A Water from the Well blog post,
Written by Rabba Kaya Stern-Kaufman
The root of the word Chanukah, Chet-Nun-Khaf (ח–נ–כ), means dedication, but the root of this root is Chen, Grace (חן). The light we celebrate at Chanukah expresses grace in two ways. First, there is the miracle of the light that lasted for eight days, that is, the gift of grace by God that allowed the light to shine beyond its normal duration. Additionally, the return of the sun’s light is a kind of annual miracle, grace on a cosmic scale. The Chanukah candles, arrayed in the menorah, growing in light each night, create a bridge of light across the darkest nights of the year. We begin with a drop of light on the first night, which always falls before the winter solstice, and over eight nights, we watch the light strengthen. By the end of the holiday, with our menorot all aglow, we have passed through the solstice and can see the daylit hours also begin to lengthen. In this way, our menorah acts as a bridge across time.

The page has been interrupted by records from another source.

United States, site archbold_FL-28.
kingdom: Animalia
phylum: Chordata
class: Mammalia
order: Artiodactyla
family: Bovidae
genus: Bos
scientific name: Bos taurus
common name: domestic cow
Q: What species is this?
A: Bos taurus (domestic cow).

In our tradition we understand the existence of light itself to be a miracle. It is the first creation: Yehi Or (Let there be light). We might tend to feel that light is something we deserve or have a right to, but our spiritual challenge is to reject a sense of entitlement and recognize that the root of all blessings is grace. This is our true Chanukah gift.
The birth of a child is one of the greatest life experiences of grace. When a new soul is born, a new light comes into the world. So I am especially delighted to announce the birth of a new soul in our community, a boy born to Christine Caputo and Ben Martindale, a little brother for Vivienne. Mazel Tov to them and to us!

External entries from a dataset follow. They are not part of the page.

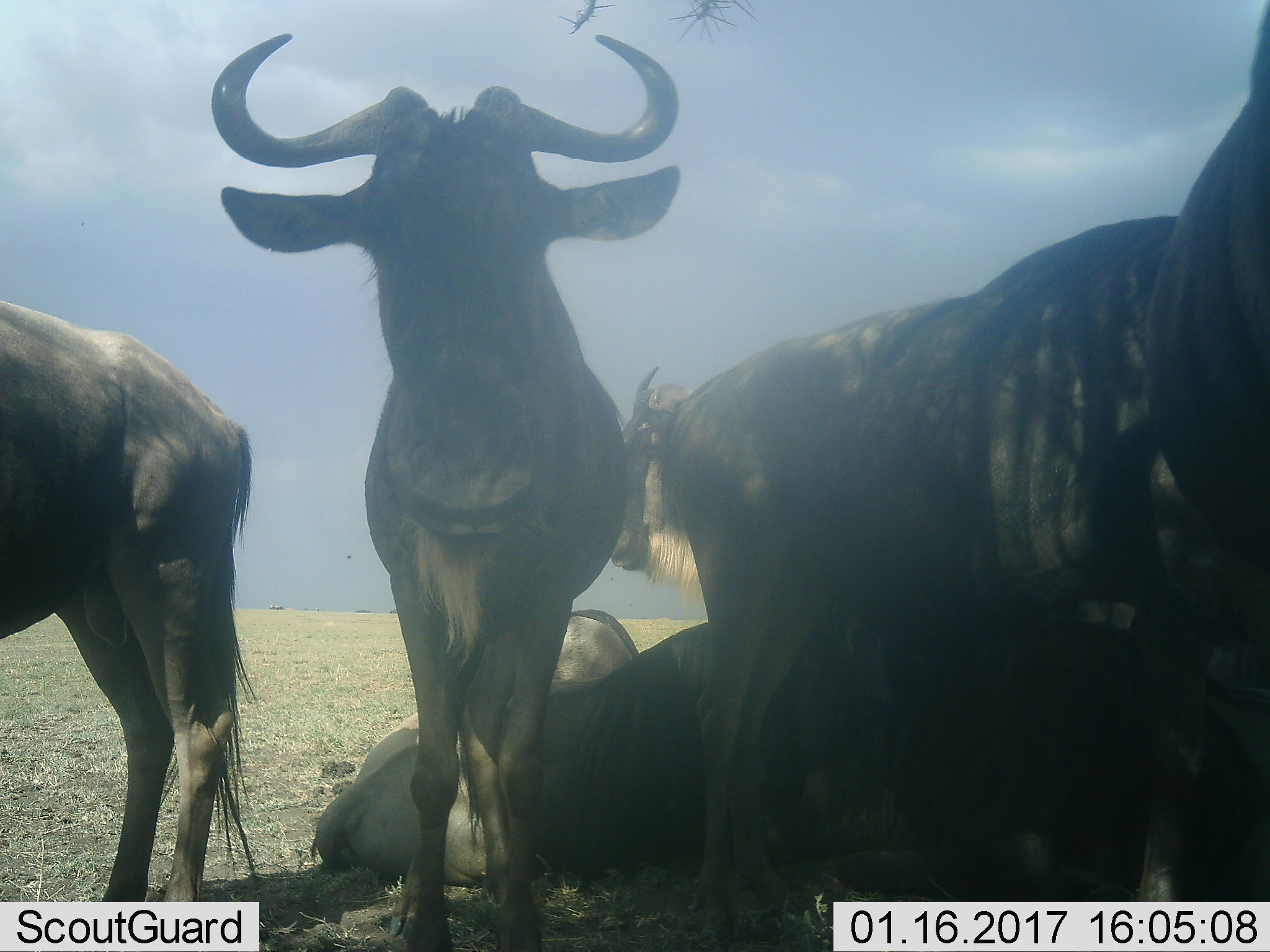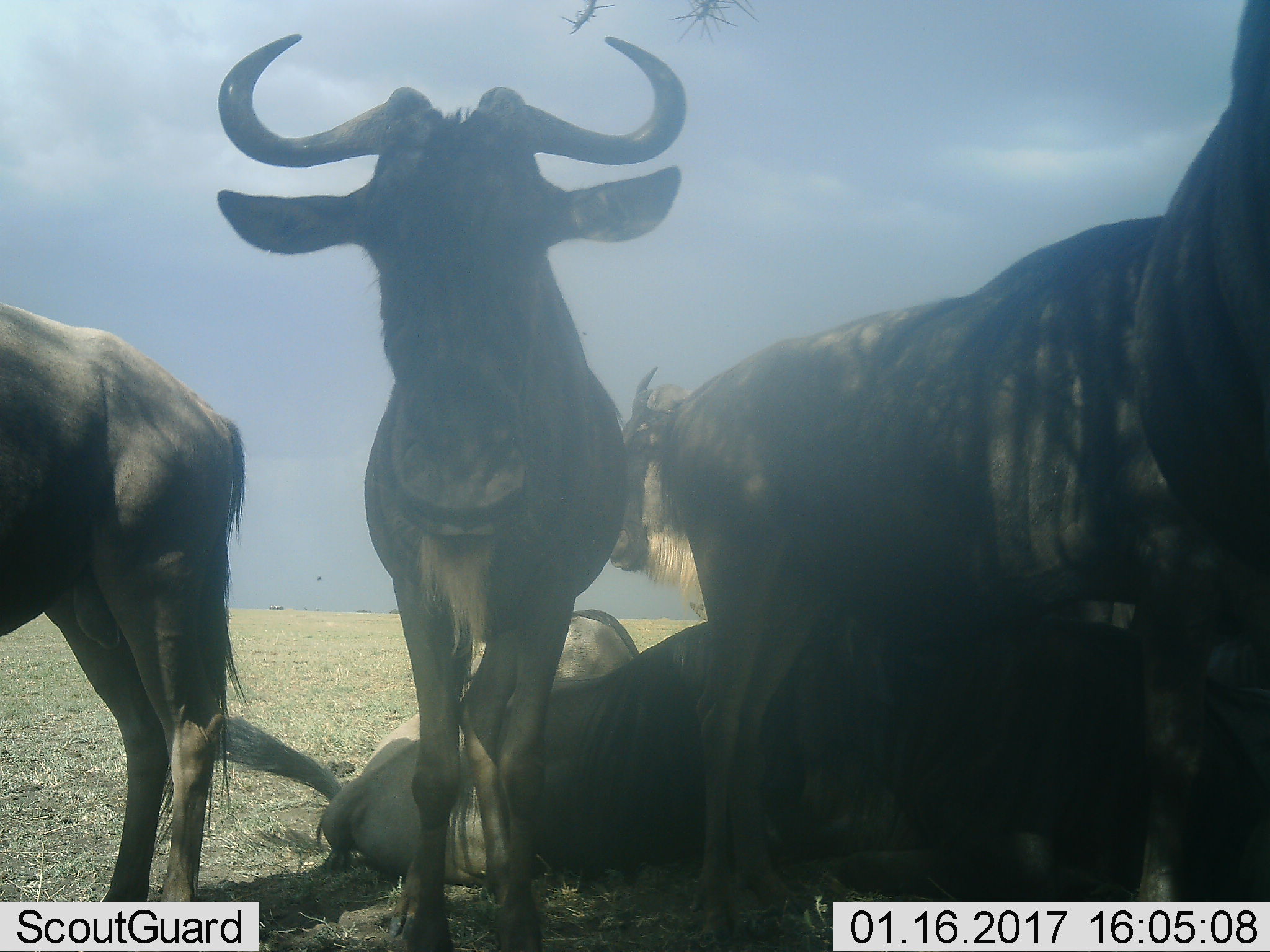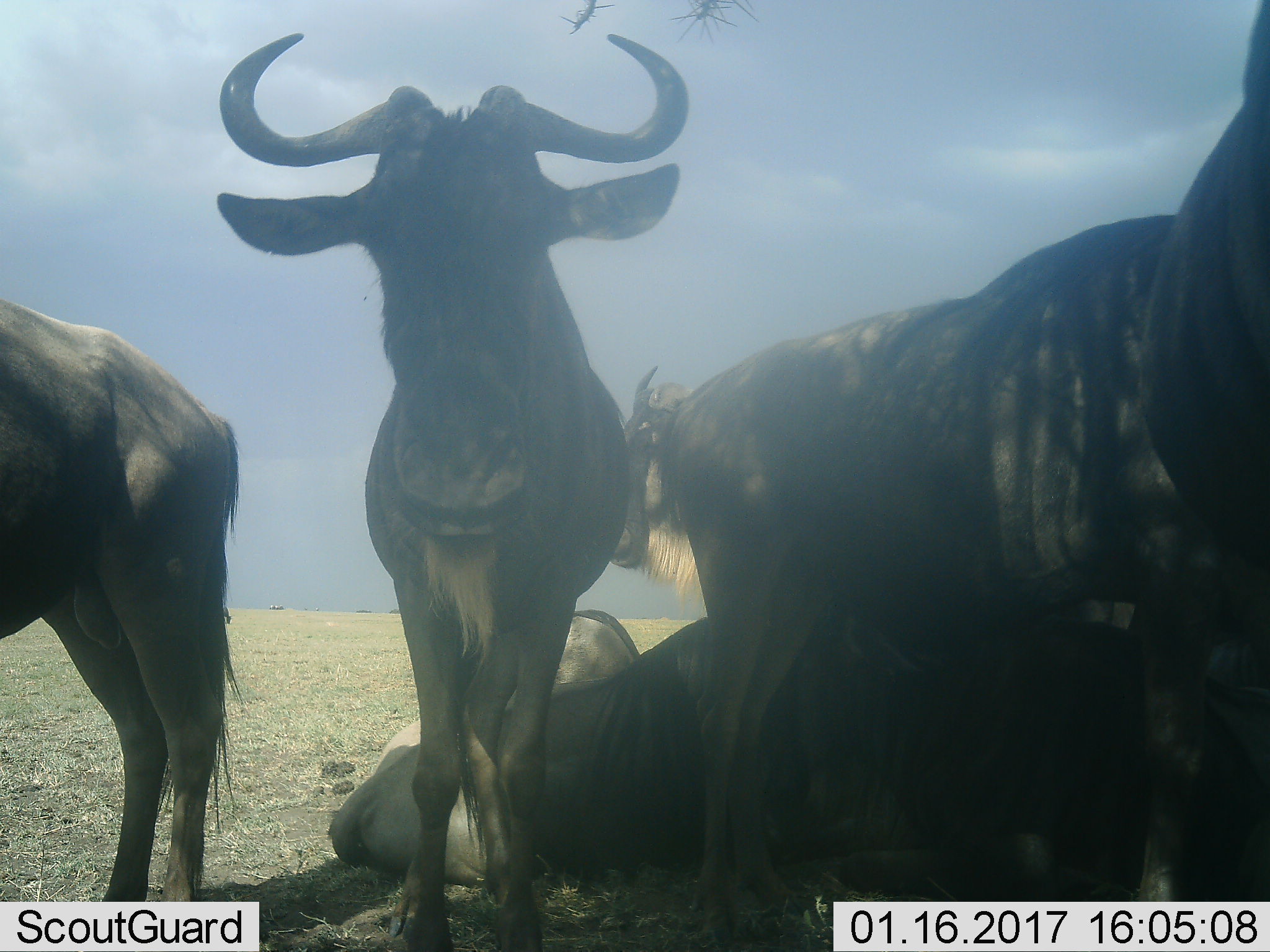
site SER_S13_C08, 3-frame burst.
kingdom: Animalia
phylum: Chordata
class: Mammalia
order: Artiodactyla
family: Bovidae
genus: Connochaetes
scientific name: Connochaetes taurinus taurinus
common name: blue wildebeest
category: wildebeestblue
Wildebeestblue (blue wildebeest) (Connochaetes taurinus taurinus), count 6. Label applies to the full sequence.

There are wonderful connections between a bris and Chanukah. The bris was one of the Jewish rituals that was prohibited by the Greeks during their rule over Israel. It was denied because it is the quintessential act that marks Jewish identity for men. Because the Maccabees prevailed, Judaism and Jewish identity survived. A bris is also symbolically connected to the eight days of Chanukah, for it takes place on the eighth day after birth.
In Hebrew the words for soul, neshamah, oil, shemen, and eight, sh’monah, all contain the same Hebrew letters.

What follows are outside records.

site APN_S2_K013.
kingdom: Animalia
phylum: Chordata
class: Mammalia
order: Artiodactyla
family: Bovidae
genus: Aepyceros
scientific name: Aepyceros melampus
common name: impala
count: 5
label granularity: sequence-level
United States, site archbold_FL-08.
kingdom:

Neshamah, soul, contains the letters nun, shin and mem.
Shemen, oil that lasted eight days, contains the letters shin, mem and nun.
Sh’monah, number eight, also contains shin, mem and nun.
In our tradition, all of these words represent the concept of transcendence. Just as the soul transcends the physical body, the little bit of sacred oil transcended its physical nature by lasting so long. Our rabbis teach that the number seven represents the cycles of time within this physical world. However, the number eight goes one step beyond these physical rhythms to represent a spiritual reality. Therefore, Chanukah itself, with its eight days, is a festival of transcendence, a festival of miracles.
May the lights we kindle this season enable us to see more clearly all the everyday miracles that permeate our lives.
חג אורים שמח!
Chag Urim Sameiach – Happy Festival of Lights!